Included below is information comparing some of the COVID-19 vaccine candidates that may become available in the U.S. in terms of their association with abortion-derived cell lines, helpfully collated by the Charlotte Lozier Institute and alphabetically arranged.
Vaccines from Moderna and Pfizer are likely to be among the first to receive emergency approval in the U.S., and do not rely on cell lines from abortions in the manufacturing process. As such, they appear to be good candidates for Catholics to use. There is a problem that a cell line from a 1972 abortion was used to carry out some ancillary testing of those vaccines, but the fact that zero material derived from any cell line from an abortion is present in these vaccines, that is to say, inside the syringe which actually jabs the patient, is sufficient in the minds of most to assuage any concern over using them, even if problematic laboratory testing may have taken place along the way.

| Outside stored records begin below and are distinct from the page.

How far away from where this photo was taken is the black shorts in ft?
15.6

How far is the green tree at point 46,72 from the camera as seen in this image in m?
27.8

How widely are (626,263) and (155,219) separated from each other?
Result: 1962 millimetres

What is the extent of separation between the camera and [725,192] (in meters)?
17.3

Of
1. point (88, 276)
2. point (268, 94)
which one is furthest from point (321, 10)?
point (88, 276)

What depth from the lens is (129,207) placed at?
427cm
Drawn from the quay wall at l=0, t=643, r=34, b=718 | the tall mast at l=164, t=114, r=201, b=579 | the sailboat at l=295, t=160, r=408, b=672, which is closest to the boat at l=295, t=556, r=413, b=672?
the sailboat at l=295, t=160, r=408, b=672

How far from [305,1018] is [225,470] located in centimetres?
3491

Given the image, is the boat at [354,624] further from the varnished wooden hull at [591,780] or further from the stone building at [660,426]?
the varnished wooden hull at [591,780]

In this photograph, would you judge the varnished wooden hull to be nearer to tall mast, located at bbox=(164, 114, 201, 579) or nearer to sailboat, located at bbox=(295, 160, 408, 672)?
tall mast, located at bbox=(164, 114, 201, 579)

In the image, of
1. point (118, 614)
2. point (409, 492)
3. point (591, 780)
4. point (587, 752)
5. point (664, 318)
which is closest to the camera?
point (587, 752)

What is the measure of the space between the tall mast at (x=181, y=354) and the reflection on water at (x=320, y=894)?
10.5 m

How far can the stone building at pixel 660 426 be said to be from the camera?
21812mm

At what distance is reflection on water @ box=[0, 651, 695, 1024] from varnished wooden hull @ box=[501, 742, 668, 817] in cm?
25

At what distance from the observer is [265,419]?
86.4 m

If we end up facing a choice among multiple COVID-19 vaccines of similar or equal safety and efficacy, as appears likely, it will clearly be preferable to choose alternatives with a better ethical profile, i.e. those not associated with, or less associated with, material derived from abortions.
Suppose, however, that two new vaccines both appeared to be safe during clinical trials. The first vaccine had no association with abortion, but was only 35% effective at protecting from COVID-19, while the second was more than 90% effective, but was manufactured using a cell line derived from an abortion. In such a case, again, we could choose the significantly more effective version for the serious reason of danger to our health.
Relying on cell lines from abortions to manufacture a COVID-19 vaccine provokes strong moral objections and some can and will refuse the vaccines on these grounds. While it is a personal decision of conscience as to whether or not to accept a vaccine, it is important to be clear that the Church, for her part, does not require us to decline it on such grounds in the face of serious reasons, as in the situation of an elderly person or someone with multiple health issues who faces significant risks if they were to contract COVID-19. This fact, of course, in no way absolves or diminishes the serious wrongdoing of those who used cell lines from abortions to make vaccines in the first place.
Any time we decide to receive an unethically produced vaccine, moreover, we should push back. We need to do our part in applying pressure on the manufacturer, perhaps by sending an e-mail indicating our objection to the fact that their vaccine was produced using ethically controversial cell sources, and requesting that they reformulate it using alternative, non-abortion-related cell sources. Alternatively, we might write a letter to the editor of our local paper pointing out the injustice of being morally coerced to rely on these cell sources, or take other steps to educate and inform others.
Such efforts help expand public awareness of the problem and apply real pressure for change. Such efforts can be more effective (and require more authentic determination on our part) than merely “digging in our heels” or “taking a stand” and refusing to get vaccinated, which has the negative effect of subjecting us, and others around us, to heightened risk from various diseases.
While it is too early to know which COVID-19 vaccines will end up becoming available in the U.S., the pandemic is certain to elevate the profile of abortion-related ethical concerns among the public to a degree not previously seen, offering a unique opportunity to push for the elimination of these cell lines from future biomedical research and pharmaceutical development projects.